It might seem like tempting fate, but there are some simple things you can do to pre-plan for this eventuality.
- Take lots of photos of your cats. Having good quality pictures from every angle that show their distinguishing features, will be an absolute godsend, should they ever go missing.
- Put your phone’s contacts to good use. Add vet’s numbers, microchip company, the council, highways agency etc.
- Get your cats neutered and chipped. Neutering will greatly improve your cat’s chances of survival and make it less likely they will go missing in the first place. Microchipping will greatly increase their chances of getting home to you if found. Without it, they will most likely be taken in by someone, or end up in a rescue and re-homed.
- Search the house and garden thoroughly – Cats love cosy hiding places, check cupboards, wardrobes, under beds, in the washing machine or tumble dryer, sheds, garages, under bushes, up trees, bins and water butts, vehicles etc. Make sure your cat flap, if you have one, is unlocked, so if they return while you are out they can get in.

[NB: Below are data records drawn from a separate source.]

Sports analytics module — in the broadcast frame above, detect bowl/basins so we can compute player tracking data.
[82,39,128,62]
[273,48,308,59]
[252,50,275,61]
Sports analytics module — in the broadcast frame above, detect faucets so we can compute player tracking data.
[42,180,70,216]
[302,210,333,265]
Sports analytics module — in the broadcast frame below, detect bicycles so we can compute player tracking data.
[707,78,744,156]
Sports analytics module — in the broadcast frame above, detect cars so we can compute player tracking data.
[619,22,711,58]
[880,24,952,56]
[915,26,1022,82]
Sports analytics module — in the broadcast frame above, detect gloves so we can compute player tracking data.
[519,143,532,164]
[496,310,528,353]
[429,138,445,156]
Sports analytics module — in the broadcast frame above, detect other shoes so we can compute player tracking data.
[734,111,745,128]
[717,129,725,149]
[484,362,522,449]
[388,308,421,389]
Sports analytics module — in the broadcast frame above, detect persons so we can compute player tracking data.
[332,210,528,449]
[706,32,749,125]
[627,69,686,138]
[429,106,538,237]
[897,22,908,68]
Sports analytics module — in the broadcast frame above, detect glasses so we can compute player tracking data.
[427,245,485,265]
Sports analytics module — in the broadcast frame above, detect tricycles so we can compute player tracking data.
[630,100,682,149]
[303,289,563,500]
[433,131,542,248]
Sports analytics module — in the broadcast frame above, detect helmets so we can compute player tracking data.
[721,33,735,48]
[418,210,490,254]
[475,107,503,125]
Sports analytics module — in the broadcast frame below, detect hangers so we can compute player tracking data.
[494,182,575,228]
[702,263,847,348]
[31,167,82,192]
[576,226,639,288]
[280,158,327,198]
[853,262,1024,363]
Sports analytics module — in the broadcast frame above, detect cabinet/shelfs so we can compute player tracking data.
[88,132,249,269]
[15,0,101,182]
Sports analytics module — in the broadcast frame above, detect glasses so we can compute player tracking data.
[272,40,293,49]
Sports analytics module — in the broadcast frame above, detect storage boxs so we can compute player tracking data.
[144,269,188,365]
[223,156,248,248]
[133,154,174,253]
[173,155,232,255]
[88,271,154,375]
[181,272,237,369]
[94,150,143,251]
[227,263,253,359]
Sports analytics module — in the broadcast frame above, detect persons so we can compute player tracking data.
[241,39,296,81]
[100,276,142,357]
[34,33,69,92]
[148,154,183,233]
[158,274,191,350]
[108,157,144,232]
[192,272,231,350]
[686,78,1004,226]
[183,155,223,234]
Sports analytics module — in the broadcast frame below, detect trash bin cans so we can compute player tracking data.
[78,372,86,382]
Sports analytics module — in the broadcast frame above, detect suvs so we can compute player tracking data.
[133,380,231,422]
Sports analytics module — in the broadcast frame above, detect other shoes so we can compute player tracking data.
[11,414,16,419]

- Go out and call your cat taking something with a familiar sound with you, such as a packet of treats or biscuits, toys with bells etc. Keep doing this often, especially at times when it is quiet such as very early morning and late at night. Always call then wait and listen, before moving on.
NOTE - Cats can go into a self-preservation silent mode when scared and this can last for as long as 7-10 days. Panic mode will then set in and that is when they will meow for help. So it is important to not give up and keep searching the same areas over and over again. It is entirely possible for your cat to be shut in a garage or shed next door, but not respond to your calls for some time, so you have to keep trying.
- Speak to your neighbours and ask them if you can look in their gardens, sheds and garages yourself. Also ask them to leave the doors open for a while in case they are hiding out of sight and don’t respond to your calls.
- Put notes through the doors of any neighbours who are out, but make sure you go back in person later. Cover both sides of your road and at least 10 dwellings each way from your home.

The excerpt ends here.